Comment #0 by bearophile_hugs — 2010-03-12T14:47:11Z
This program seems to show that "in" function arguments are the same as "const", and "immutable in" are immutable:
import std.stdio: writeln;
void foo1(const int x) {
writeln(typeid(typeof(x))); // const(int)
}
void foo2(in int x) {
writeln(typeid(typeof(x))); // const(int)
}
void foo3(immutable in int x) {
writeln(typeid(typeof(x))); // immutable(int)
}
void main() {
foo1(1);
foo2(1);
foo3(1);
}
So the "in" attribute for function arguments can be removed from the language, so programmers can use "const", "immutable", etc in a more explicit way.
According to Python Zen: "There should be one-- and preferably only one --obvious way to do it."
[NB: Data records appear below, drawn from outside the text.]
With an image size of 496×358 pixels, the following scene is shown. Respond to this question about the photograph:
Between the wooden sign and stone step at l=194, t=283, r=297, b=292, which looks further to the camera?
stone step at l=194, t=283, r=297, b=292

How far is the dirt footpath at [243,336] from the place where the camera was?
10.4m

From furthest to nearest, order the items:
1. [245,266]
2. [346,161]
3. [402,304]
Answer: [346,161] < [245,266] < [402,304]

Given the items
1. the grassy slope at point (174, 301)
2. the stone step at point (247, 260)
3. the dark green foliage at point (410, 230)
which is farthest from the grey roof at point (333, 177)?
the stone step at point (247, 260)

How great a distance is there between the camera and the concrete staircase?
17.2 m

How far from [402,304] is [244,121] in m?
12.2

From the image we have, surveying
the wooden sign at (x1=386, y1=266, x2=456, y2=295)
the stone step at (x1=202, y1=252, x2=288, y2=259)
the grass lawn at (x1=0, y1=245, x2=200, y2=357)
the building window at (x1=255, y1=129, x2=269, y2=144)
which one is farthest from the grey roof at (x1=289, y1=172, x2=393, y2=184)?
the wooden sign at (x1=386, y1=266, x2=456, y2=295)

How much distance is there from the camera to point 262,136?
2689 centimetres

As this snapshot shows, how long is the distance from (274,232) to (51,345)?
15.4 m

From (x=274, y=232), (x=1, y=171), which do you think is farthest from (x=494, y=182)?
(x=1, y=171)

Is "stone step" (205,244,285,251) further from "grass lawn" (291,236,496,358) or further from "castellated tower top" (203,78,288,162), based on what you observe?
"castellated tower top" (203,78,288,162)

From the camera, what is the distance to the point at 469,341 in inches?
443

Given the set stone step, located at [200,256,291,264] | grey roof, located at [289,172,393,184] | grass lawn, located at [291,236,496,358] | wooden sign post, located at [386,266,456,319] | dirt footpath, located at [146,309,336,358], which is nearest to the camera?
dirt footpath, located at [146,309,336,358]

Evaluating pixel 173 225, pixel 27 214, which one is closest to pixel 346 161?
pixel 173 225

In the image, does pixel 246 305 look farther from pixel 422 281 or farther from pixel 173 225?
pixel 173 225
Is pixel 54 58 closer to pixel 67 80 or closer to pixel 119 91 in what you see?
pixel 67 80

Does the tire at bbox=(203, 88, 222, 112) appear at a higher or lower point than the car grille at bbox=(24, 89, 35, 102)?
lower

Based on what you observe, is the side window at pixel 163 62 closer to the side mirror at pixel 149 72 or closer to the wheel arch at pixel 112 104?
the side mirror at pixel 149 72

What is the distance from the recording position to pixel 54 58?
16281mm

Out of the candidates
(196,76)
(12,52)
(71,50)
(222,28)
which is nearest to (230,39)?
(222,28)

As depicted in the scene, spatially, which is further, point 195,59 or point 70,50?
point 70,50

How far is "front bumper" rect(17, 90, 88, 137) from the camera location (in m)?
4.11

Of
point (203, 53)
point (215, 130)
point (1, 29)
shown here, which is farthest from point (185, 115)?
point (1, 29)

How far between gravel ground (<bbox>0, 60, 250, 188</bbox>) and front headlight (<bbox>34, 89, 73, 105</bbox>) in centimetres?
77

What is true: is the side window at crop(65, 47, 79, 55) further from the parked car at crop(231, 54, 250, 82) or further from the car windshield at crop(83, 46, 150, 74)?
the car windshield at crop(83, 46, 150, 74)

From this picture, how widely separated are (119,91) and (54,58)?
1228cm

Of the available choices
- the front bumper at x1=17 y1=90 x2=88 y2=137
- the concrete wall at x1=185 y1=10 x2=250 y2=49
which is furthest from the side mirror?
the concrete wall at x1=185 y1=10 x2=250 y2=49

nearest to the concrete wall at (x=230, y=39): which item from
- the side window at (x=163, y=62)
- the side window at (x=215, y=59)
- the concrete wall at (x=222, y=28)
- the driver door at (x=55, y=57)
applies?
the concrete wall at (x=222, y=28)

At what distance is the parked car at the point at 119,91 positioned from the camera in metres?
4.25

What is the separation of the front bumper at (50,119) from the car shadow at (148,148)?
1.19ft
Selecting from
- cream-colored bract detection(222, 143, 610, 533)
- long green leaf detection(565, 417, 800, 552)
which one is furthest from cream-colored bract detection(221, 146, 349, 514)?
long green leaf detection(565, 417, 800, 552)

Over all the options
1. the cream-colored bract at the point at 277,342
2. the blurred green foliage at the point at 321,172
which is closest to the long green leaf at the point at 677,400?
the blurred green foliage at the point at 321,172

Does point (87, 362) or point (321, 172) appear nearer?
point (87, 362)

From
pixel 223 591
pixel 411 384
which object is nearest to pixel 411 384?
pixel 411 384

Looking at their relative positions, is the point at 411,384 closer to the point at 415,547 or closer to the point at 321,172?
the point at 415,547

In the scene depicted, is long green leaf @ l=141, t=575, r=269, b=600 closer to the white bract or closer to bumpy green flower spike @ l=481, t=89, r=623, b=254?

Comment #1 by aldacron — 2010-03-13T00:10:54Z
I strongly object. Currently, 'in' is one of the few constructs remaining that allow compatibility between D1 and D2 without resorting to versioned blocks and mixins. Take this away, and cross-version compatibility becomes even more of a headache than it already is.
Comment #2 by bearophile_hugs — 2010-03-13T04:33:05Z
My opinions on the topic:
- As a Python user I have seen the usefulness of that part of its Zen. It speeds up coding, speeds up code reading, makes code more uniform among different programmers, etc.
- When Andrei's book is out, people will learn the D2 language. I like D1 but it will probably not last many years. I think some years from now D1 will be unused. Keeping in D2 a redundancy and baggage for a language that will not last is bad.
So if you don't want to remove that "in" now, to help in the transitory period of code that works in D1 and D2, it can be kept, deprecated, _plus_ it has to always raise an informative deprecation warning, it must be noisy, otherwise new D2 programmers will use it and it will never be possible to remove it from the language. And then it can be removed in one or two years from now.
Comment #3 by andrej.mitrovich — 2012-12-20T15:39:40Z
"in" is equivalent to "const scope" (there might be some related opened bugs about it though), so it's not redundant.